O Banco Central reduziu novamente a taxa básica de juros da economia. Em decisão unânime, o Comitê de Política Monetária (Copom) cortou a Selic em 0,25 ponto percentual, levando a taxa para 13,75% ao ano.
Este foi o quinto corte consecutivo nos juros. A decisão já era esperada pelo mercado financeiro e ocorre em um cenário de desaceleração da inflação, mas com incertezas relacionadas à guerra no Oriente Médio e aos efeitos do fenômeno climático El Niño.
Em comunicado, o Copom destacou que o ambiente externo permanece incerto devido aos conflitos armados e às dúvidas sobre a condução da política monetária em economias desenvolvidas. Segundo o órgão, o cenário exige cautela diante da maior volatilidade nos preços de ativos e commodities.
A Selic permaneceu em 15% ao ano entre junho de 2025 e março de 2026, chegando ao maior patamar em quase duas décadas. Os cortes foram retomados em abril, acompanhando o processo de desaceleração da inflação.
Inflação segue no radar
A Selic é o principal instrumento utilizado pelo Banco Central para controlar a inflação, medida pelo IPCA. Em agosto, o índice registrou deflação de 0,32%, enquanto a inflação acumulada em 12 meses caiu de 4,44% para 4,22%.
Os alimentos também contribuíram para o resultado, com queda de 0,34% no mês. Apesar disso, o El Niño pode pressionar os preços dos alimentos nos próximos meses, criando um novo desafio para a política monetária.
Desde janeiro de 2025, o país utiliza o sistema de meta contínua de inflação, com objetivo de 3% e intervalo de tolerância entre 1,5% e 4,5%.
As projeções do mercado indicam que o IPCA deverá encerrar 2026 em 4,9%, acima do teto da meta.
O Banco Central também avalia que a atividade econômica apresenta uma desaceleração gradual, principalmente nos setores mais sensíveis aos juros. Ao mesmo tempo, o mercado de trabalho permanece aquecido.
Juros menores podem baratear crédito
A redução da Selic tende a diminuir o custo do crédito e pode estimular o consumo e os investimentos. Por outro lado, juros mais baixos também reduzem o estímulo à poupança e podem dificultar o controle da inflação caso a demanda aumente.
Para 2026, o Banco Central projeta crescimento de 2% para o Produto Interno Bruto (PIB). Já o mercado financeiro estima uma expansão de 1,89%, segundo o boletim Focus.
A Selic também serve como referência para outras taxas de juros da economia. Quando a taxa sobe, o crédito tende a ficar mais caro e o consumo é desestimulado. Com a redução, ocorre o movimento contrário, favorecendo o acesso a financiamentos e estimulando a atividade econômica.
O Copom, porém, precisa considerar os possíveis impactos da queda dos juros sobre a inflação antes de definir os próximos passos da política monetária.

MATERIAL EXIBIDO:
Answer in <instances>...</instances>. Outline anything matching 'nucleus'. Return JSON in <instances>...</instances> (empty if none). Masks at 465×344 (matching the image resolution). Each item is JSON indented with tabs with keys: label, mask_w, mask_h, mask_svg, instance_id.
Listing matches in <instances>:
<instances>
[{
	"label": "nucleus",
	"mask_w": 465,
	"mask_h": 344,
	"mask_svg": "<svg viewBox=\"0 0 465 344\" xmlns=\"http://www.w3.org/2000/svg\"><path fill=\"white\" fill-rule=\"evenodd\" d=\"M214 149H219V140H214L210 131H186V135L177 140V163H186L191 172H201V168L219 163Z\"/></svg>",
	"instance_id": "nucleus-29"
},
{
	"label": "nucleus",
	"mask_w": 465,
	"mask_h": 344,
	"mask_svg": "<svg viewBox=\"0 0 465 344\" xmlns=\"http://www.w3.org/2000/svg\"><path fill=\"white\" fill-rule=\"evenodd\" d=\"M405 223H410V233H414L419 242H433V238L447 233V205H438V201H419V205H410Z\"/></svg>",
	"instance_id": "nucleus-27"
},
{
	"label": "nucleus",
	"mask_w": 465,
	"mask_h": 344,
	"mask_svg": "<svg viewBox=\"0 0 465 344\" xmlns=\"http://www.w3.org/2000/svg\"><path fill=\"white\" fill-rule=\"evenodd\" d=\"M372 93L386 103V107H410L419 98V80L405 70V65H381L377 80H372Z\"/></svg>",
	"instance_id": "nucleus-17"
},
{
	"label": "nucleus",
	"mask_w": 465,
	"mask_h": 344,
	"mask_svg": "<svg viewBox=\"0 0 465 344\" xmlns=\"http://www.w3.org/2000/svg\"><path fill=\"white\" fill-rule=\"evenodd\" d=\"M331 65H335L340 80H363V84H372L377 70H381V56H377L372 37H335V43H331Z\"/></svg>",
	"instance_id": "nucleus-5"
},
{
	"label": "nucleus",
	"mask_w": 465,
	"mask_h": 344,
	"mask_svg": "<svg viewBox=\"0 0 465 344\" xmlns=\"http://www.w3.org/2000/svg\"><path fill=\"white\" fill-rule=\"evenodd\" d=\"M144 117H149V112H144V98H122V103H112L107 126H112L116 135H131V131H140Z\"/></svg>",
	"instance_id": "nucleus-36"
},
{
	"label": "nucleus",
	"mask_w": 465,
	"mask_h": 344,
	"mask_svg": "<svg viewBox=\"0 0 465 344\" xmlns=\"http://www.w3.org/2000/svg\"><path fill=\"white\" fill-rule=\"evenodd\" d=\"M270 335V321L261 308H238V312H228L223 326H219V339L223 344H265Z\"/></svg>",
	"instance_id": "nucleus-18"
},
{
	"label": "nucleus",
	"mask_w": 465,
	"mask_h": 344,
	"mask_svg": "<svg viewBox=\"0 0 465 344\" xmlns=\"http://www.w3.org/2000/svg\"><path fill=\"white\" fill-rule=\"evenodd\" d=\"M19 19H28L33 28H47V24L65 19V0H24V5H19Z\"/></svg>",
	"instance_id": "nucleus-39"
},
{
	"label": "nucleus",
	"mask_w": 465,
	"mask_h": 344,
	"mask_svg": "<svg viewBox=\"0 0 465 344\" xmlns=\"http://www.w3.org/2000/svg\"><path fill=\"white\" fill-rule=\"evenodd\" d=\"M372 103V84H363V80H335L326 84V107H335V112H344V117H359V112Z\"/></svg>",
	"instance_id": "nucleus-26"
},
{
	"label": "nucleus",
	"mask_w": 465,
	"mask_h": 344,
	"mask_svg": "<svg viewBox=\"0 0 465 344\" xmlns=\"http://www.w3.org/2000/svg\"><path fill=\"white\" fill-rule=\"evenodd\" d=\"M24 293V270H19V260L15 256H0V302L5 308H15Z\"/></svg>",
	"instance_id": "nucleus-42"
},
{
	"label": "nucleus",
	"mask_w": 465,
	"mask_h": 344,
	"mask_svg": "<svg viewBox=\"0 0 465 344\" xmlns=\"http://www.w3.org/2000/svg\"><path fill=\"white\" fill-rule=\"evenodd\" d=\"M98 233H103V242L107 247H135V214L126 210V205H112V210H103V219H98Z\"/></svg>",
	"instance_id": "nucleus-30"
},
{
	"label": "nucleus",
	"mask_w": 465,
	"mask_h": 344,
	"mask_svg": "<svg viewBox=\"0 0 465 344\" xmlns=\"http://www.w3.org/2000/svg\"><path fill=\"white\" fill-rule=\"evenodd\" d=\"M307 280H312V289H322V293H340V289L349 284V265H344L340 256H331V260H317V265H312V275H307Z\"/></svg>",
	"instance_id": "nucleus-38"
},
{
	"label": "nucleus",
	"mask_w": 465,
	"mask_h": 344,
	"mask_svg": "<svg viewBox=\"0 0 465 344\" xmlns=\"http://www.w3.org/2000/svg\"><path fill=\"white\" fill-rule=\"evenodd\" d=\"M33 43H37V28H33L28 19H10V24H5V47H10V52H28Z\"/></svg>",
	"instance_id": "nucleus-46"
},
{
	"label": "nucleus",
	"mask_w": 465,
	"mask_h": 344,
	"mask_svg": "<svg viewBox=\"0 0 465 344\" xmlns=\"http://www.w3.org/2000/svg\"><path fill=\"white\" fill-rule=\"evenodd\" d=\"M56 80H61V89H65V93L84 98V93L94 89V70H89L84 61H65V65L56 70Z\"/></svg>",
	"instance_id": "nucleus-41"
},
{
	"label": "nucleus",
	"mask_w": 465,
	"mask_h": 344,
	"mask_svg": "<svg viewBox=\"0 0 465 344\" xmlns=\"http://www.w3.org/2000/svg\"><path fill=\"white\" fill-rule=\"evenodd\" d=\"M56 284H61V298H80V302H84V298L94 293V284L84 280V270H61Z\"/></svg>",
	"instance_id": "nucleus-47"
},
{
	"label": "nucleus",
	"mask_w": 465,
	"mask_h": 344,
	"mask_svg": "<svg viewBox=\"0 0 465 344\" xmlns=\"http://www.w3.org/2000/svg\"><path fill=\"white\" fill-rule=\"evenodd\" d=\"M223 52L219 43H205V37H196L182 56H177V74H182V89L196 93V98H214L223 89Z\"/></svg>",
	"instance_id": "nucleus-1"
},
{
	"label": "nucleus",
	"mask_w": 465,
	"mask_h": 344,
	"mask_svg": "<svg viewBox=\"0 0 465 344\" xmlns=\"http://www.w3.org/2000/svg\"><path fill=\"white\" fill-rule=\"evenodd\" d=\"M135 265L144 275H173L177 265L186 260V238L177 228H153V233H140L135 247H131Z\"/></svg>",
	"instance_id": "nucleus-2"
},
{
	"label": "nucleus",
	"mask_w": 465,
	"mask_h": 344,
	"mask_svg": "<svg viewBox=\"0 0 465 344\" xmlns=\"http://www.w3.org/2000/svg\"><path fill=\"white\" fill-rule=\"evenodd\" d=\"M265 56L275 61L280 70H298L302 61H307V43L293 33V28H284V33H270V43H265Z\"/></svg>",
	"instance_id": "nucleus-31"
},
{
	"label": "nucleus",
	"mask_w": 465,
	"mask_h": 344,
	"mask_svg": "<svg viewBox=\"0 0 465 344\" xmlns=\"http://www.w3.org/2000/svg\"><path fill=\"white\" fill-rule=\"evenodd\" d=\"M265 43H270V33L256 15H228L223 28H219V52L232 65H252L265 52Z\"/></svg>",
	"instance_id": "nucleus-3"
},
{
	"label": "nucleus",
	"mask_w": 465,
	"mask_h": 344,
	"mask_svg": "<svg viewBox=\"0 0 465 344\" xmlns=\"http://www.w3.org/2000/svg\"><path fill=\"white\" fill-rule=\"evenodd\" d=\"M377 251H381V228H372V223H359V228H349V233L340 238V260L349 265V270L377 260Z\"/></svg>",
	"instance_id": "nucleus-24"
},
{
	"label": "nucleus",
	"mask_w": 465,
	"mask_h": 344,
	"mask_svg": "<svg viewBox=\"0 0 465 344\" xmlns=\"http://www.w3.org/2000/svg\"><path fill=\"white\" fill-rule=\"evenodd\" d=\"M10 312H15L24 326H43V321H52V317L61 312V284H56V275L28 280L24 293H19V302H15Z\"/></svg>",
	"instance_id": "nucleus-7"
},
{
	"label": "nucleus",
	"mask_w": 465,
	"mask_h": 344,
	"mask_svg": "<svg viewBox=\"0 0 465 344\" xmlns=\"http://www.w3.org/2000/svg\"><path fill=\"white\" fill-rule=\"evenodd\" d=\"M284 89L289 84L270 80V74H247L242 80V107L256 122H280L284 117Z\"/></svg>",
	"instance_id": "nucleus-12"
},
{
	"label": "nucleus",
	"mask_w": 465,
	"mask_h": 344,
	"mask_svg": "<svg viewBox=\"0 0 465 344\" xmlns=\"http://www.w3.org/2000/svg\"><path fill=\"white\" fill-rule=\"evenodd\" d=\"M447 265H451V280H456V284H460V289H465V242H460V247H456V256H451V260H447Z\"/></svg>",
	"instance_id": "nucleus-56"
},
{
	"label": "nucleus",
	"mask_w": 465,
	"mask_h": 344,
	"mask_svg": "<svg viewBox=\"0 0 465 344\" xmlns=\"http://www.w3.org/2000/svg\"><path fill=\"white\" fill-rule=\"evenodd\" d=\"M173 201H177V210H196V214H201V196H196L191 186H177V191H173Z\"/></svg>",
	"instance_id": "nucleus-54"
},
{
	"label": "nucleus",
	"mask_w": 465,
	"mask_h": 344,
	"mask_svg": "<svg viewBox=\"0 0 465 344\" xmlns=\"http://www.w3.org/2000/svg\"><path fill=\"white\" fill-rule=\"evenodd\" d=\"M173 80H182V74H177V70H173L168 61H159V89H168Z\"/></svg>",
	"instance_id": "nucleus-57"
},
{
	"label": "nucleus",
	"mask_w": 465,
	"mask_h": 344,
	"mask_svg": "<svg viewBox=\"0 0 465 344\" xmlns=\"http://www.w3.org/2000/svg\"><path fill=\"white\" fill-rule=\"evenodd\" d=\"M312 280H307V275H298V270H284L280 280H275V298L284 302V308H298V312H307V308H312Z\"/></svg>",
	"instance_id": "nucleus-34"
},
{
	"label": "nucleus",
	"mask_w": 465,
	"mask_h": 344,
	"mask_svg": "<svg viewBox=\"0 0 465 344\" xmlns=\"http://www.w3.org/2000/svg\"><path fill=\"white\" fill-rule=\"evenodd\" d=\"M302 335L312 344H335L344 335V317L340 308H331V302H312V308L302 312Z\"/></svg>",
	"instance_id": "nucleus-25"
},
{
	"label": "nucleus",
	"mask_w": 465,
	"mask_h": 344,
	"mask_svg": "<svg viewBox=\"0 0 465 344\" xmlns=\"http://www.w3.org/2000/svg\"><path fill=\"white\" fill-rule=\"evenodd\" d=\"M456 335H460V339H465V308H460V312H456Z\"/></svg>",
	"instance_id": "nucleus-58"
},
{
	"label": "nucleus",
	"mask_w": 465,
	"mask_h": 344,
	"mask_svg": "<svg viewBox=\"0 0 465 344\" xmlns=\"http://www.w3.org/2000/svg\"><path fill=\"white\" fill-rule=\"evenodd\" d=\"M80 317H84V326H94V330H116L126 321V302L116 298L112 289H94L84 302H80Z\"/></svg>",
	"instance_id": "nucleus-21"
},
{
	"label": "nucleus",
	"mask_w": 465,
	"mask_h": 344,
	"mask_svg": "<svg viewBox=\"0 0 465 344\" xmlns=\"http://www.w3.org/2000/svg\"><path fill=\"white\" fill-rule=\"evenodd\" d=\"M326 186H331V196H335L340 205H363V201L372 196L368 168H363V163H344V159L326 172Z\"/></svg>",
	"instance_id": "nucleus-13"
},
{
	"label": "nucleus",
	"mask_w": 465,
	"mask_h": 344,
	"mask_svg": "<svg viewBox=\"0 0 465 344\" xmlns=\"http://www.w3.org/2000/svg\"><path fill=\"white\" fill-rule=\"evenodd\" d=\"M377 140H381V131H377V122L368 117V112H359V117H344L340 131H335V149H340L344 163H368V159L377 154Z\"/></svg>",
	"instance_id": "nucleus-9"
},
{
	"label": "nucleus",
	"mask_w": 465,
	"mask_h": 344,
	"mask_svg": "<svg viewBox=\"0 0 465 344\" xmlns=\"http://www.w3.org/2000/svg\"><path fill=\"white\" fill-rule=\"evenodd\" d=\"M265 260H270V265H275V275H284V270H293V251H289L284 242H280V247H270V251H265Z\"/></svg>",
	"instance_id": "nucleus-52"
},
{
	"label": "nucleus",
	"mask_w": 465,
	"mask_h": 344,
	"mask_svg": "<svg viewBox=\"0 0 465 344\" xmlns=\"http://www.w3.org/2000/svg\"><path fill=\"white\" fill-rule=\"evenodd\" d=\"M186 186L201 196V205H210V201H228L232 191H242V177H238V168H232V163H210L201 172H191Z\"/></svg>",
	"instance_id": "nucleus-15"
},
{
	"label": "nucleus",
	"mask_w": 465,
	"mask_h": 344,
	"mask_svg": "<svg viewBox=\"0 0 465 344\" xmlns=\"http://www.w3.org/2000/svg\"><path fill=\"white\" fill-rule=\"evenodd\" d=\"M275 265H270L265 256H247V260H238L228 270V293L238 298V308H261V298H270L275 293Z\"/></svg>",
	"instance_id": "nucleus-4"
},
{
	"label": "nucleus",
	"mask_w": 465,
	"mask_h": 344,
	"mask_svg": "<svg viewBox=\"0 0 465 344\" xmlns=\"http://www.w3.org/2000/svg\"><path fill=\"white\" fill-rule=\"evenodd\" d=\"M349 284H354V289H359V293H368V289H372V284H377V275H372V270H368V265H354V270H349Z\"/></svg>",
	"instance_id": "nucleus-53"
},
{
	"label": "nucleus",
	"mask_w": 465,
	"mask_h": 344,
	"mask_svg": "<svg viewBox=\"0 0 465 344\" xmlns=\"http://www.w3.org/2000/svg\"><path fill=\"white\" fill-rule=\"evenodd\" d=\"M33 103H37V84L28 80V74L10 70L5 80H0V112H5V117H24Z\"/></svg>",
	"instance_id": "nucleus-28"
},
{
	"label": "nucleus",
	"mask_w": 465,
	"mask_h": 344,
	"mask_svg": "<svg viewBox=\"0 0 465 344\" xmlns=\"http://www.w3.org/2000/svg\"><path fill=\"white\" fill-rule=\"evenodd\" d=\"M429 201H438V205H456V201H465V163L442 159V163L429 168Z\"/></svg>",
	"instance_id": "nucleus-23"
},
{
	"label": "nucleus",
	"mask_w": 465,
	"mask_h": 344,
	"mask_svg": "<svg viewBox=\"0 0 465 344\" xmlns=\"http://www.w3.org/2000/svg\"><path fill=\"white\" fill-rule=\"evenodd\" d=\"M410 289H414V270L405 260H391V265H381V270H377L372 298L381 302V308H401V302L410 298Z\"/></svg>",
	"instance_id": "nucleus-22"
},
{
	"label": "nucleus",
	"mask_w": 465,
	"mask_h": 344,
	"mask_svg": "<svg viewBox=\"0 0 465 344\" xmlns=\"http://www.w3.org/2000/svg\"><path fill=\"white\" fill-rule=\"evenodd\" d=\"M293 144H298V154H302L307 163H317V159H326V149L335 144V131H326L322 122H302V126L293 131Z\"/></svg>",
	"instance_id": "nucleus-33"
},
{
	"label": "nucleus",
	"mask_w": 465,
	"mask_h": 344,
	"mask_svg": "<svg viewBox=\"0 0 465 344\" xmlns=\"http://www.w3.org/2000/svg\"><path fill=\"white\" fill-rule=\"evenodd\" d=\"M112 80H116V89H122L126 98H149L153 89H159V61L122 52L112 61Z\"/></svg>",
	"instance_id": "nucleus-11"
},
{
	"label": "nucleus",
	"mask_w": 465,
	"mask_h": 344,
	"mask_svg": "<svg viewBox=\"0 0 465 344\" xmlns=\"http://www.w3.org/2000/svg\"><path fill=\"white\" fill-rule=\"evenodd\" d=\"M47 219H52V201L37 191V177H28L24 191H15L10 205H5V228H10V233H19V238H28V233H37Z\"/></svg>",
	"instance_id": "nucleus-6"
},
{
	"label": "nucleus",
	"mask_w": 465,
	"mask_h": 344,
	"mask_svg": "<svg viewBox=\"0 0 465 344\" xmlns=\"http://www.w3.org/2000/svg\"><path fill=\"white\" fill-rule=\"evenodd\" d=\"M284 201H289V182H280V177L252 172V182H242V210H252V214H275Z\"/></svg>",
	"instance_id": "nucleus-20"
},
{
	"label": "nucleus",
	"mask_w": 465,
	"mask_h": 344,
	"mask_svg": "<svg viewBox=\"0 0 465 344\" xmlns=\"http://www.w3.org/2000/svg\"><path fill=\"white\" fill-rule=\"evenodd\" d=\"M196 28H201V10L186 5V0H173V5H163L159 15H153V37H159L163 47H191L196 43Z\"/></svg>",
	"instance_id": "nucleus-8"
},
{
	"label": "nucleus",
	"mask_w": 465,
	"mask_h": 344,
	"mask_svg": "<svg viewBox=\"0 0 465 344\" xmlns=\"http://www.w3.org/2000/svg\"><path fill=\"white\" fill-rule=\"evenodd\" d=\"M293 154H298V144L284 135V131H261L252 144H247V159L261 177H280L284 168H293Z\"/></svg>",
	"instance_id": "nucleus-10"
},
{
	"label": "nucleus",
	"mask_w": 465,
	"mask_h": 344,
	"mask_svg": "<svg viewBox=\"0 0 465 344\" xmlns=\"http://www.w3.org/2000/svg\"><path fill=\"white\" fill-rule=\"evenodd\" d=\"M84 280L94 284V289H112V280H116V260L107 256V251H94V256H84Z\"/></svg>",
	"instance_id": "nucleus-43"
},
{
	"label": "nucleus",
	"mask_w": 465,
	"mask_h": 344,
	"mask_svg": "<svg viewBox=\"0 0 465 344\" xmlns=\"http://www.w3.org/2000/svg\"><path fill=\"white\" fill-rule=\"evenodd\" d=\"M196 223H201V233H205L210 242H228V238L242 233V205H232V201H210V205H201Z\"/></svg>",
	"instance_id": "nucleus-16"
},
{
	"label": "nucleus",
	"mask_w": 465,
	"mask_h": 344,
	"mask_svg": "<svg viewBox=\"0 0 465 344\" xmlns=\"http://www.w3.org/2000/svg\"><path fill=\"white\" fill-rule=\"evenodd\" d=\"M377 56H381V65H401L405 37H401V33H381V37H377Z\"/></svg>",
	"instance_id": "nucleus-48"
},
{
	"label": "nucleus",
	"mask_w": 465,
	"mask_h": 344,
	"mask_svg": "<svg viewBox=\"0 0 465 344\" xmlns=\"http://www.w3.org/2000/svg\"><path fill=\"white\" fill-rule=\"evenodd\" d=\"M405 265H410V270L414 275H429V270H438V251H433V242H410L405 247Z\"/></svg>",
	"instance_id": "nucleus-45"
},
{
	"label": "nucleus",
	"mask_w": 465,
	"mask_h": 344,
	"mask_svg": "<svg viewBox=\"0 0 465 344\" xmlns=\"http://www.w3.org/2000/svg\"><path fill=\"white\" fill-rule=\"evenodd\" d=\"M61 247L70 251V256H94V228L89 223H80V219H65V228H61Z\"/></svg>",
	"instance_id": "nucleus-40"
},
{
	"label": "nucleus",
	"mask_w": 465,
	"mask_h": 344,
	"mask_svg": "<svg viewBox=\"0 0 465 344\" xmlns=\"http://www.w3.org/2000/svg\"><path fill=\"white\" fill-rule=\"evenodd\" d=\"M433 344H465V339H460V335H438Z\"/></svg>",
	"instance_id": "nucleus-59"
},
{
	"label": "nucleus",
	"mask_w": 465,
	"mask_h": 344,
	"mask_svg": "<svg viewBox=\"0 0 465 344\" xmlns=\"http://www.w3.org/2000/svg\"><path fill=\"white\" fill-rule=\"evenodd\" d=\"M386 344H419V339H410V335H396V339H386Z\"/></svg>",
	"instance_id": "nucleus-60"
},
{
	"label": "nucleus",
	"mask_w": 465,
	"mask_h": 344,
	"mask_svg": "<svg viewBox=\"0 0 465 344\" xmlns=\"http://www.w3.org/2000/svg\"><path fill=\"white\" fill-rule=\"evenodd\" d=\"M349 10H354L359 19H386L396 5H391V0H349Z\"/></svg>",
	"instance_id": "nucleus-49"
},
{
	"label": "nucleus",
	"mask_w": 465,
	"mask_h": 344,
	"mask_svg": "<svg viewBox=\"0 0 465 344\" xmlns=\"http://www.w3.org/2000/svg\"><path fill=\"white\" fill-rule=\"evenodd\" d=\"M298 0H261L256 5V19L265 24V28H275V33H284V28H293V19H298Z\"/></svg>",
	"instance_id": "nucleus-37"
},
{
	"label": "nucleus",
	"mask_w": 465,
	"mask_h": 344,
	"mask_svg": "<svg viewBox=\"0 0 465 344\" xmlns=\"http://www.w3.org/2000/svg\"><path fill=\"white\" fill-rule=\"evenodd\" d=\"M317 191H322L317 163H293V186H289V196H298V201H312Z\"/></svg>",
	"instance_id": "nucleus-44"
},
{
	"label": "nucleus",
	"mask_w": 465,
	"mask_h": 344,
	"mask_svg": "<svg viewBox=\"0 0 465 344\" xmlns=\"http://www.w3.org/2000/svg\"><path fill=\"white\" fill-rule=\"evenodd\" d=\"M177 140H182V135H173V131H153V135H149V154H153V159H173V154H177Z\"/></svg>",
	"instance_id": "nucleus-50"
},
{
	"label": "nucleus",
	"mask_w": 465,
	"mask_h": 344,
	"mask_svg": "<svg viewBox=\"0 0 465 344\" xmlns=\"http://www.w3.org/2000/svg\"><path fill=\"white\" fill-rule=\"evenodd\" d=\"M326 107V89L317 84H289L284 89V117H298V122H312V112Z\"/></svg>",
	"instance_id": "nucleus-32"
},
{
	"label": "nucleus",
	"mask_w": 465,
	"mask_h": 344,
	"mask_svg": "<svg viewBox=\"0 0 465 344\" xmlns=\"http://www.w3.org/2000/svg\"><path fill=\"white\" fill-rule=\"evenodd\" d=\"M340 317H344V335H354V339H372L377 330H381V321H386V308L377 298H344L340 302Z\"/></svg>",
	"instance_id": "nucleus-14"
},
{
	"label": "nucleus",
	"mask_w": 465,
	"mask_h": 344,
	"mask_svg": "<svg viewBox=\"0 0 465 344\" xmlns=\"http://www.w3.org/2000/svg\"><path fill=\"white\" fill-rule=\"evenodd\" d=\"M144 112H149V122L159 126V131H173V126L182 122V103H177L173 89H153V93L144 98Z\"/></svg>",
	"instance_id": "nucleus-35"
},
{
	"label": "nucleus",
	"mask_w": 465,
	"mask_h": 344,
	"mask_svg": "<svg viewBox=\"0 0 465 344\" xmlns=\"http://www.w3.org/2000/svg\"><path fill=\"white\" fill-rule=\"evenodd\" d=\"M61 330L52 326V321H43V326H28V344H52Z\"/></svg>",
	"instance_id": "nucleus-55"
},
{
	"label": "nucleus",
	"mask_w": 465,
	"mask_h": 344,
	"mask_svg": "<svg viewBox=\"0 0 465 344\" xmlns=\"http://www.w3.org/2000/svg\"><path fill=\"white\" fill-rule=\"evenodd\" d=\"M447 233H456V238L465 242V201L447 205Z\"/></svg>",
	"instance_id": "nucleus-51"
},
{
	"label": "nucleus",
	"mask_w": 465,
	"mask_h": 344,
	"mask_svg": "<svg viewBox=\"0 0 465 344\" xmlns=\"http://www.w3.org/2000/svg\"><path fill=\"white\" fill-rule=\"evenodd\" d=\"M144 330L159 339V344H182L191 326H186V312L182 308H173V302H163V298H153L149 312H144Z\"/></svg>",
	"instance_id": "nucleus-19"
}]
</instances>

AÇÃO NECESSÁRIA 1:
Diga se cada afirmação abaixo está de acordo com a notícia sobre a Selic, respondendo sim ou não e citando literalmente as palavras da notícia que decidem a questão.
(a) O Copom cortou a Selic em 0,5 ponto percentual.
(b) A Selic ficou em 15% ao ano entre junho de 2025 e março de 2026.
(c) Segundo o Banco Central, o mercado de trabalho está desaquecido.
AÇÃO NECESSÁRIA 2:
Qual é o intervalo de tolerância da meta contínua de inflação mencionado na notícia sobre a Selic?
AÇÃO NECESSÁRIA 3:
Por favor, repita o trecho da notícia sobre a Selic que começa em "Os alimentos também" e termina em "para a política monetária.".

RESPOSTA 1:
(a) Não: "cortou a Selic em 0,25 ponto percentual"
(b) Sim: "A Selic permaneceu em 15% ao ano entre junho de 2025 e março de 2026"
(c) Não: "o mercado de trabalho permanece aquecido"

RESPOSTA 2:
Entre 1,5% e 4,5%.

RESPOSTA 3:
Os alimentos também contribuíram para o resultado, com queda de 0,34% no mês. Apesar disso, o El Niño pode pressionar os preços dos alimentos nos próximos meses, criando um novo desafio para a política monetária.